=== TRECHO PARA LEITURA ===

Crianças sofrem efeitos do uso precoce de telas
O contato precoce com celulares tem se tornado cada vez mais comum entre crianças e adolescentes. Um estudo da Cetic.br revela que, entre mais de 25 milhões de jovens entrevistados, cerca de 6 milhões tiveram acesso às telas antes dos seis anos de idade.
A história de Derick, 10 anos, filho de Sabrina Fortunato, ilustra bem esse cenário. A joinvilense, de 29 anos, explica que o filho teve o primeiro contato já no primeiro ano de idade, quando a mãe estava atarefada, sozinha e sem rede de apoio: “a tela funcionou como um recurso de contenção para garantir que ele permanecesse seguro e engajado enquanto eu executava as atividades.”
Diferentemente do que a maioria, a tecnologia foi um vetor para as habilidades, considerando que a tela foi utilizada como uma ferramenta educativa para introduzir e desenvolver o reconhecimento de letras e palavras, a mãe afirma que não existe nenhum sentimento negativo, que até percebe que esse uso precoce foi benéfico. “Quaisquer desafios na fala foram atribuídos ao seu diagnóstico de autismo. É importante salientar que, devido ao uso de conteúdo educativo de qualidade, ele já demonstrava reconhecimento e verbalização das letras do alfabeto” explicou Fortunato.
A mãe destaca ainda que por volta de um ano e meio, o filho já entendia os numerais, formas geométricas, e nomes de animais. Mas não quer dizer que Derick tenha acesso irrestrito ao celular, existem regras claras: Durante a semana, o uso é de no máximo 1h por dia, já aos finais de semanas, não ultrapassa 2h por dia.
A influência do contato precoce
Ao ter contato antecipado com as telas, muitas crianças deixam de brincar e de desenvolver habilidades cognitivas fundamentais. É o que afirma a neuropsicóloga Raquel Lourenço Correia, 25 anos: “Quando uma criança está com o celular na mão, não há estímulo adequado para o desenvolvimento cognitivo nem para a coordenação motora.”

=== DADOS EXTRAÍDOS ===

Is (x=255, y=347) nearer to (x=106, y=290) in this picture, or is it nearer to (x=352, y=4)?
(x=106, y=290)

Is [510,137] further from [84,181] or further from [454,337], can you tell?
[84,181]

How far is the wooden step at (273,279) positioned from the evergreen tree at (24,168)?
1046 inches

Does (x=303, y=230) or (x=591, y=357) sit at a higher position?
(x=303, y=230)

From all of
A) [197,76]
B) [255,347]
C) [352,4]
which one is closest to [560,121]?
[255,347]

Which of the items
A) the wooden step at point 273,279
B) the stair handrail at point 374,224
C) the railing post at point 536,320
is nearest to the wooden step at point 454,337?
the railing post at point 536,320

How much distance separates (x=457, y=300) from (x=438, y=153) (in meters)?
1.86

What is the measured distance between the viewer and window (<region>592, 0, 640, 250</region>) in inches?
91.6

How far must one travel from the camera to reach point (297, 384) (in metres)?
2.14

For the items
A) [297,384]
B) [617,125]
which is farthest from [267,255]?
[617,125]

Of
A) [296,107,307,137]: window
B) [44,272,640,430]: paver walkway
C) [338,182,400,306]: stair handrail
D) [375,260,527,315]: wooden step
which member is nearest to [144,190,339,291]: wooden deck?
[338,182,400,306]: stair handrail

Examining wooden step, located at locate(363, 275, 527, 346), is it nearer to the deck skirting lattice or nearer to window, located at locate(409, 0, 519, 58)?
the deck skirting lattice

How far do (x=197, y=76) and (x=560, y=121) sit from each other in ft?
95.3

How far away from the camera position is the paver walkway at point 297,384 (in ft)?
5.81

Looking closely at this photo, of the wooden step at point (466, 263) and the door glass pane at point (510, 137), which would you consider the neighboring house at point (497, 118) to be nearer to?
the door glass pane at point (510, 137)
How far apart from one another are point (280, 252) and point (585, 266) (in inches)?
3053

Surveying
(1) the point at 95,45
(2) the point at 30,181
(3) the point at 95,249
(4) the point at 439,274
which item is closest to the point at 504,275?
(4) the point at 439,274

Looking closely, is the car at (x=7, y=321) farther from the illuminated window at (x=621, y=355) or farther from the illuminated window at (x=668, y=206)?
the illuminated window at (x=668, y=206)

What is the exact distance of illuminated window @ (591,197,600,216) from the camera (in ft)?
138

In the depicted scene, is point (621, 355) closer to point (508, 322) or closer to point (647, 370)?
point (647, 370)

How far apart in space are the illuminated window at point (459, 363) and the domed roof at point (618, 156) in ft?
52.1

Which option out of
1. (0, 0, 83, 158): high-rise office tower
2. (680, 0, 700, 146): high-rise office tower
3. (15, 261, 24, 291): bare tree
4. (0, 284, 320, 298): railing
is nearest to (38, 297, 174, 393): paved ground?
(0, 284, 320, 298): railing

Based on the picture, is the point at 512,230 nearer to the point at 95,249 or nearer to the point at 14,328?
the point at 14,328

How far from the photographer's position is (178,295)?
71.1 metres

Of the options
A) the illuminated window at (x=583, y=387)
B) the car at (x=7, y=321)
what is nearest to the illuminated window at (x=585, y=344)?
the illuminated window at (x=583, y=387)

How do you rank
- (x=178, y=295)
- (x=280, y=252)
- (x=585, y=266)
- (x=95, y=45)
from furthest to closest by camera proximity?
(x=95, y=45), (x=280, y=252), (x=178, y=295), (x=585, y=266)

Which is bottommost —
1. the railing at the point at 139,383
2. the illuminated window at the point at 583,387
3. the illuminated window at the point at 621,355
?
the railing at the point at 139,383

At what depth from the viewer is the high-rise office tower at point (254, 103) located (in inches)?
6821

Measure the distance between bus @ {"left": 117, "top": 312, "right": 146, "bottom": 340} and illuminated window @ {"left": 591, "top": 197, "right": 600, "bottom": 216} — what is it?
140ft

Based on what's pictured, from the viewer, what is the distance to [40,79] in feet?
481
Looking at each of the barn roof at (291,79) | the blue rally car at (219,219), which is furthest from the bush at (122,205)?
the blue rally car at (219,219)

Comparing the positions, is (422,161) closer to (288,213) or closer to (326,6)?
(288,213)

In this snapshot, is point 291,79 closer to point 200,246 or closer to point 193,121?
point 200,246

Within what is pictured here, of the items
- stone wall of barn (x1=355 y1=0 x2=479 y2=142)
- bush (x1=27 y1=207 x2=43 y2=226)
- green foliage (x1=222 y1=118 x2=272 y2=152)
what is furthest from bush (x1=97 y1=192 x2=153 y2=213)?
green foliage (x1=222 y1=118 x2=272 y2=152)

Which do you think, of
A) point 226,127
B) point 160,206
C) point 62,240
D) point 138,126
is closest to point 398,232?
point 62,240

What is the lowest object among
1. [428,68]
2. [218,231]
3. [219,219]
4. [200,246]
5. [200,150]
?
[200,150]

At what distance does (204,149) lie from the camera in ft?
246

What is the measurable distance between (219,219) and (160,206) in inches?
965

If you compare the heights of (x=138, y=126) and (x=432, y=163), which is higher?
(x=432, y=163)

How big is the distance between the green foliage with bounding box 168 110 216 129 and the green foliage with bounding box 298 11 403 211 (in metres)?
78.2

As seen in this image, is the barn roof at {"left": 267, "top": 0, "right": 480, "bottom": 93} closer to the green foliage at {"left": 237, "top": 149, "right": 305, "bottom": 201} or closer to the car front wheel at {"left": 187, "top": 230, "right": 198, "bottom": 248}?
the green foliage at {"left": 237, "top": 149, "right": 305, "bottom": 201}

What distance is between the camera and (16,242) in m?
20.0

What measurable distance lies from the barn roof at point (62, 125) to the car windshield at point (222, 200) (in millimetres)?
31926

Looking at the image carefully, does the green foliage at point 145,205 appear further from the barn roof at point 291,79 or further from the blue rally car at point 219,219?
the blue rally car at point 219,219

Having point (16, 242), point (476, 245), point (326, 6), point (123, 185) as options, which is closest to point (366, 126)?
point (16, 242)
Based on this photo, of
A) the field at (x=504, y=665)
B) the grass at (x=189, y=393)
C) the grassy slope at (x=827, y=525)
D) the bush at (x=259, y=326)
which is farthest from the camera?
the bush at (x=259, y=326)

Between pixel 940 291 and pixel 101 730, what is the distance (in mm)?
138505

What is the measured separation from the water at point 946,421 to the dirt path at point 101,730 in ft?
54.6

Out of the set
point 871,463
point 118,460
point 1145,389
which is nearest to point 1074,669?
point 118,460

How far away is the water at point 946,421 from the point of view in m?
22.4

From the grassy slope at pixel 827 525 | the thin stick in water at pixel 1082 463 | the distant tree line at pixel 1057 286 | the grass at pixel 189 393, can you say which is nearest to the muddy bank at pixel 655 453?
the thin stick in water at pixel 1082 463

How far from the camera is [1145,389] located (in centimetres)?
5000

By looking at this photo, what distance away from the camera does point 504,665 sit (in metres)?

===

(INSTRUÇÕES DO EXERCÍCIO) Transcreva do texto sobre o uso precoce de telas o trecho que começa em "Crianças sofrem efeitos" e segue até "anos de idade.". Os registros não têm relação com o texto.

(SOLUÇÃO)
Crianças sofrem efeitos do uso precoce de telas
O contato precoce com celulares tem se tornado cada vez mais comum entre crianças e adolescentes. Um estudo da Cetic.br revela que, entre mais de 25 milhões de jovens entrevistados, cerca de 6 milhões tiveram acesso às telas antes dos seis anos de idade.